As a recognized gospel singer, Harris has performed at Carnegie Hall and the Apollo Theatre. Her concerts are always for charity. And she doesn’t just raise money, but uses the concerts to introduce people to the different organizations they can donate to.

“Then, long after this concert there may be benefactors now for these charities because they’ve been introduced in this way,” Harris said. “It’s always been about a multiple supplier effect and music is a great connector.”

The Laetare Medal is announced each year on the fourth Sunday of Lent, known as Laetare Sunday and dates back to 1883. Notre Dame established the award as an American counterpart of the Golden rose, a papal honor that goes back to the 11th century.

Previous recipients of the award include President Joe Biden, President John F. Kennedy, Dorothy Day, former Speaker of the House John Boehner, Cardinal Joseph Bernardin, Sister Norma Pimentel and Hollywood actor Martin Sheen.

The Laetare Medal bears the Latin inscription, Magna est veritas et praevalebit (“Truth it is mighty, and it shall prevail”).

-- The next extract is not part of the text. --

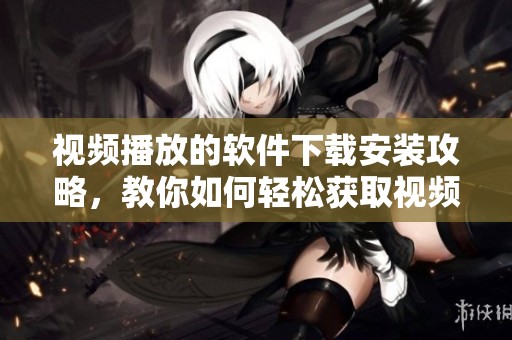 视频播放的软件下载安装攻略，教你如何轻松获取视频播放软件的下载方式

Every year the award goes to a Catholic “whose genius has ennobled the arts and sciences and illustrated the ideals of the church and enriched the heritage of humanity.”

Davis also noted that he likes the fact that a prestigious institution like Notre Dame recognized Harris, someone who is not only “Black and Catholic, but a special kind of Black and Catholic. Someone who understands fully what both of those mean and more.”

Monsignor Gregory Mustaciuolo, CEO of the Mother Cabrini Health Foundation in New York where Harris is a founding board director, called Harris’ commitment to Catholic faith “inspiring.” She’s a “modern trailblazer,” he said, who’s already broken many barriers.

Harris will receive the 2021 Laetare Medal at the University’s commencement ceremony in May.